Yep, that would be cool.



SAMS3D ( ) posted Fri, 21 February 2014 at 2:09 PM · edited Fri, 21 February 2014 at 2:10 PM

Wow, well that would be here in my gallery

http://www.renderosity.com/mod/gallery/index.php?image_id=315776&user_id=2787&np&np

 

I used Poser 4 for a long time, even after I had purchased Poser 5, 6 and 7, needed to use for developement of older models.


Cage ( ) posted Sat, 22 February 2014 at 1:37 AM · edited Sat, 22 February 2014 at 1:38 AM

file_502061.jpg

I found this one while digging through my files.  Far, far too many of the other renders left over from that era would be more suitable for the *other* "Render-" site, where many of them were originally posted.  The place used to get far more traffic from the mainstream Rosity crowd, in the first year or so after it spun off from this site.

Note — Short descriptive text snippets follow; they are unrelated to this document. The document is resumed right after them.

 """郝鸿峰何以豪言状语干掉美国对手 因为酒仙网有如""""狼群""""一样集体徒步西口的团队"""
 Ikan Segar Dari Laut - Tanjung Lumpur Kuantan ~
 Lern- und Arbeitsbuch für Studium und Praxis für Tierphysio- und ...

I'll see if I can find any other "nice" renders from the era.  :unsure:  This one is dated from August of 2002, not long before I got P5.

Okay.  Exceeded the file size limit, with the original .jpg.  Trying a re-compressed one.

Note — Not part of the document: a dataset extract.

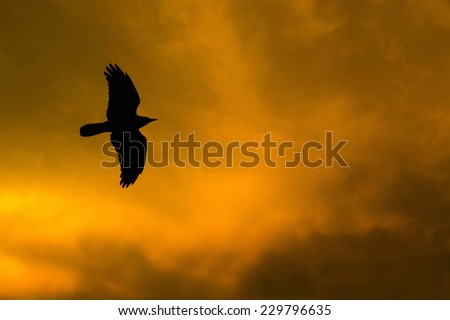 silhouette of a crow flying against a dramatic sky - stock photo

===========================sigline======================================================

Cage can be an opinionated jerk who posts without thinking.  He apologizes for this.  He's honestly not trying to be a turkeyhead.

Cage had some freebies, compatible with Poser 11 and below.  His Python scripts were saved at archive.org, along with the rest of the Morphography site, where they were hosted.

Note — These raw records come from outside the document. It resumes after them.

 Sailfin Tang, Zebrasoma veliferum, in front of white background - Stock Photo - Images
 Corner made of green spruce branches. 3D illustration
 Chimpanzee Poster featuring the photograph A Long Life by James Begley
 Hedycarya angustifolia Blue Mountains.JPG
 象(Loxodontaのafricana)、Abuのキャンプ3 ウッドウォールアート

Cage ( ) posted Sat, 22 February 2014 at 1:45 AM

file_502062.jpg

Made this one for my nephew in January, 2002.  He was 4, at the time.

===========================sigline======================================================

Cage can be an opinionated jerk who posts without thinking.  He apologizes for this.  He's honestly not trying to be a turkeyhead.

Cage had some freebies, compatible with Poser 11 and below.  His Python scripts were saved at archive.org, along with the rest of the Morphography site, where they were hosted.


Cage ( ) posted Sat, 22 February 2014 at 1:52 AM

file_502063.jpg

Silly one for the old "Batgirl Bat-Trap Homepage!" website.

I'm not sure I could say any of these is my favorite from the era.  I seem to recall more renders, and better renders, but little seems to have survived.  :unsure:

===========================sigline======================================================

Cage can be an opinionated jerk who posts without thinking.  He apologizes for this.  He's honestly not trying to be a turkeyhead.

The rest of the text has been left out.